* **Trecho fornecido**:
------------------------------
10Sobre isto, tomando uma posição infelizmente rara na extrema-esquerda, S. Zizek (em Vivendo no fim dos tempos, São Paulo, Boitempo, 2012, pp. 67-68) afirma que: "uma pergunta tabu deve ser feita: o que significa a fixação dos países árabes e das comunidades muçulmanas de todo o mundo com o Estado de Israel? Ela não pode ser explicada em termos de ameaça real às nações árabes (afinal de contas, Israel ocupa um território minúsculo), sendo assim seu papel é obviamente sintomático: quando forças tão díspares como a absolutamente corrupta monarquia saudita e os movimentos populistas contra o stablishment concentram-se no mesmo inimigo, um intruso, isso não é prova de uma estratégia para evitar o verdadeiro antagonismo interno? (De fato, os judeus funcionam como sintoma dos árabes, isto é, como personificação da recusa de enfrentar o impasse imanente de sua própria sociedade, a corrupção, a incapacidade de lidar com o choque da modernidade." A tal questionamento, aparentemente corajoso, deveria somar-se obrigatoriamente um outro: por que uma crítica, cuja obviedade é admitida pelo próprio Zizek, se transforma em tabu para certa esquerda. Responder a esta questão implicaria a análise do antissemitismo, quase sempre revestido de antissionismo, presente nesta mesma esquerda. Análise que Zizek não faz. Sobre este assunto ver: Poliakov, L., op., cit., Taguieff, P.A., op., cit., Wistrich, R., "Left Against Zion", e "From Ambivalence to Betrayal," Johnson P. "História dos Judeus". Independentemente dos problemas de suas posições políticas sobre o conflito israelense-palestino, devemos reconhecer que, na esquerda radical, Robert Kurz (recentemente falecido), tem o inegável mérito de nunca ter se enganado com o "antissionismo" de certa esquerda anti-imperialista. Dele ver, sobretudo, "Os assassinos de crianças de Gaza" e "A Primavera Negra do Antiimperialismo" (ambos estão disponíveis no site português da revista Exit). Por fim, gostaria de recomendar vigorosamente a leitura do brilhante e lúcido "História e Desamparo: Mobilizações de Massa e Formas Contemporâneas de Desespero" de Moishe Postone, que faz a ligação entre antissemitismo e antiamericanismo. Também de Postone, ver "Sionismo, antissemitismo e a esquerda" e "Hamburgo, 2009 - um outro Outono Alemão" (todos estão disponíveis no site português da revista Exit).
------------------------------
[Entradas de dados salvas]
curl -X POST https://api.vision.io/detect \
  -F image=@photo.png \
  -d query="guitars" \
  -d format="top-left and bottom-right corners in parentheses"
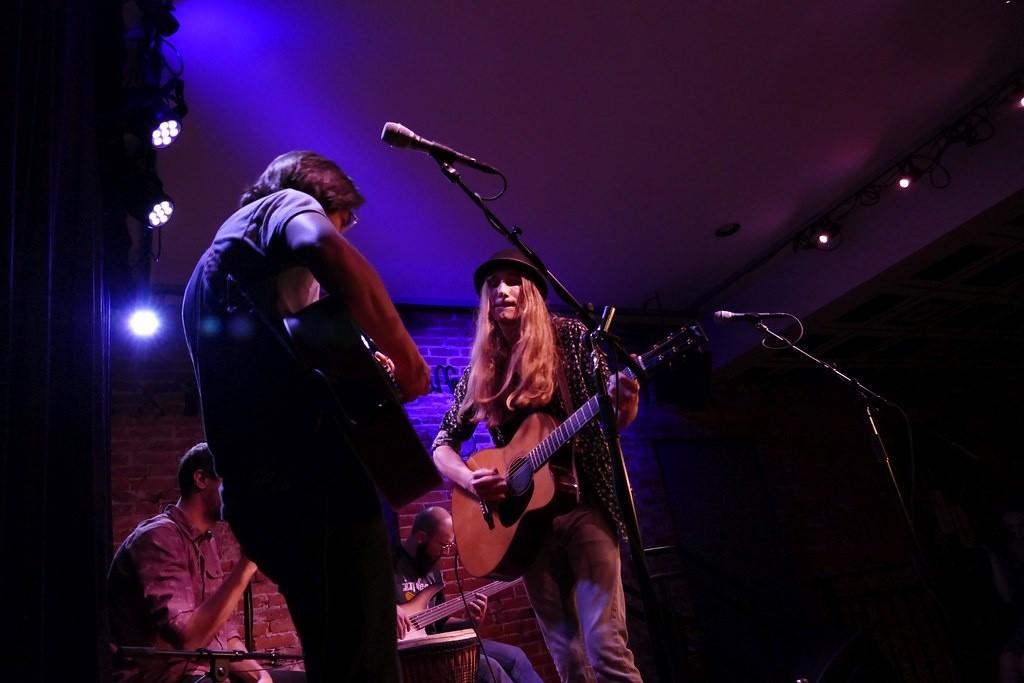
top-left (282, 294), bottom-right (442, 509)
top-left (450, 316), bottom-right (709, 581)
top-left (396, 574), bottom-right (523, 640)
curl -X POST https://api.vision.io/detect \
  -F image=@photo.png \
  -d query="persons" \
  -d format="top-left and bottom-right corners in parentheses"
top-left (387, 507), bottom-right (546, 683)
top-left (103, 442), bottom-right (282, 683)
top-left (181, 149), bottom-right (428, 681)
top-left (429, 249), bottom-right (639, 683)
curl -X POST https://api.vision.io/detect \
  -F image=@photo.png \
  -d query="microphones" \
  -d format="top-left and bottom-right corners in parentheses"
top-left (713, 310), bottom-right (788, 324)
top-left (380, 122), bottom-right (499, 175)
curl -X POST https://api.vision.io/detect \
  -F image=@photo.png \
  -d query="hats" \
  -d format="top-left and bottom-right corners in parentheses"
top-left (473, 248), bottom-right (549, 301)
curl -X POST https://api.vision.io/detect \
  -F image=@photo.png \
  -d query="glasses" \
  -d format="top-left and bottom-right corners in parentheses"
top-left (341, 207), bottom-right (358, 233)
top-left (440, 541), bottom-right (454, 548)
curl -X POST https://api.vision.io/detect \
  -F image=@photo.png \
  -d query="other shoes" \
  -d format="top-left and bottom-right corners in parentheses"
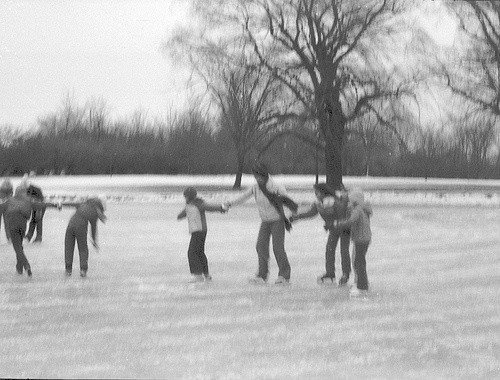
top-left (80, 269), bottom-right (87, 277)
top-left (25, 266), bottom-right (32, 277)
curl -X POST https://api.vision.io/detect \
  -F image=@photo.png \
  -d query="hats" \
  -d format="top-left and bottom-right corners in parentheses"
top-left (347, 190), bottom-right (365, 205)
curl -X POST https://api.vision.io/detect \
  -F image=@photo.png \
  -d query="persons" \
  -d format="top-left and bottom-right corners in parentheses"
top-left (0, 180), bottom-right (107, 278)
top-left (177, 186), bottom-right (227, 281)
top-left (289, 183), bottom-right (373, 298)
top-left (223, 162), bottom-right (298, 285)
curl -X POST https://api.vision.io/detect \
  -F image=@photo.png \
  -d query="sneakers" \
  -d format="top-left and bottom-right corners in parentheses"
top-left (348, 287), bottom-right (369, 301)
top-left (317, 272), bottom-right (336, 285)
top-left (248, 275), bottom-right (267, 285)
top-left (275, 275), bottom-right (291, 287)
top-left (338, 273), bottom-right (350, 288)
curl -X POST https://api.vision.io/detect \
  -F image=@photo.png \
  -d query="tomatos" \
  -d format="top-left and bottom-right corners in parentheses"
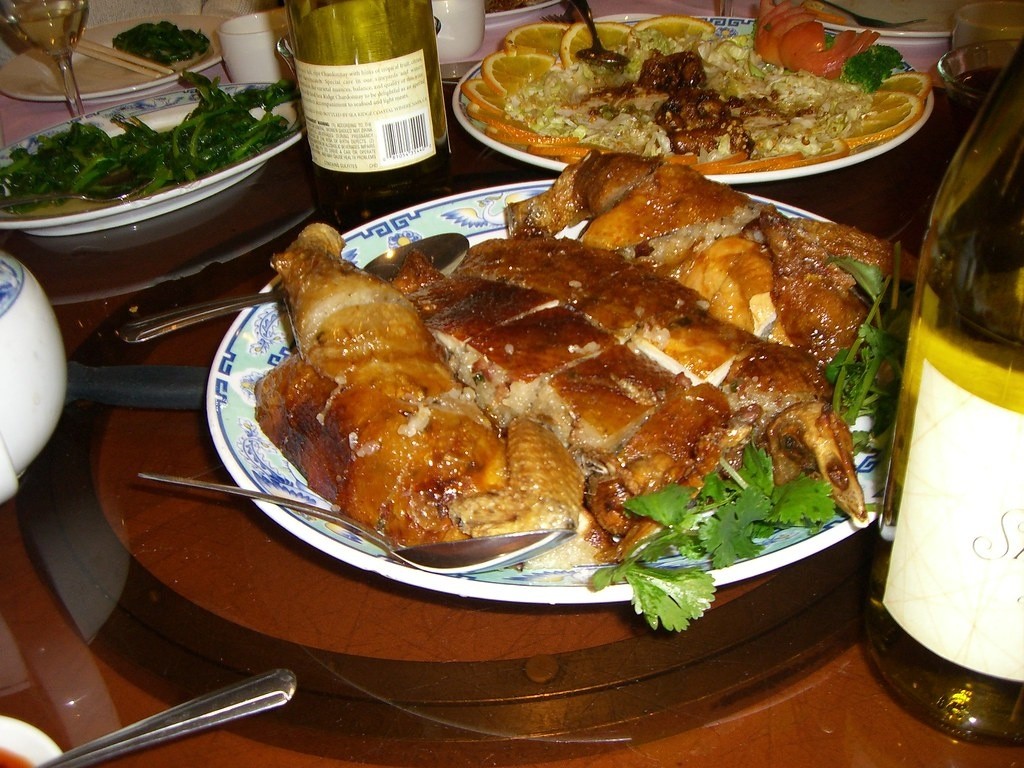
------------------------------
* **Lista de exercícios**:
#1 Traduza para o inglês esta frase do trecho sobre antissemitismo na esquerda: "Responder a esta questão implicaria a análise do antissemitismo, quase sempre revestido de antissionismo, presente nesta mesma esquerda."
#2 Escreva a continuação do trecho sobre antissemitismo na esquerda, começando logo após a última frase apresentada.

* **Respostas das atividades**:
#1 Answering this question would entail an analysis of the antisemitism, almost always cloaked as anti-Zionism, present in this same left.

#2
11Trata-se de Oriana Fallaci a quem (corretamente) Losurdo não hesita em classificar como islamófoba. Aqui aparece a dificuldade de sua proposição de estabelecer a diferença entre racismo e crítica legítima com base no critério de existência de uma reivindicação de discriminação negativa. Como, ao que parece, O. Fallaci não propõe nenhuma lei contra os muçulmanos, por que então Losurdo não aceita, coerentemente com o que havia dito sobre o antijudaísmo, a crítica dela como legítima?

12Sobre a questão do negacionismo, chega a ser incrível que, em um livro como o de Losurdo, aparentemente dedicado a analisar questões como o antissemitismo, o antissionismo e o filoislamismo, o nome de Roger Garaudy apareça apenas para... sustentar o argumento de que seu negacionismo seria menos grave do que aquele de autores como J. Keegan, os quais escrevem sobre a história dos EUA fazendo abstração do genocídio dos pele-vermelhas, ou até mesmo legitimando-o. Losurdo afirma que Garaudy reconhece ao menos que os deportados judeus sofreram crueldades dos senhores hitleristas...

13O livro supracitado de Ian Buruma e Avishai Margalit é sumariamente catalogado, por Losurdo, entre as obras de ideólogos da guerra. O que é falso.

14A posição de Losurdo sobre o antissionismo não fica clara, pois, também neste ponto, ele se esquiva da questão. Aqui não me é possível expor os notórios vínculos entre certo antissionismo, tão presente no tipo de esquerda a que pertence o autor, e o antissemitismo. Ver bibliografia citada na nota 9.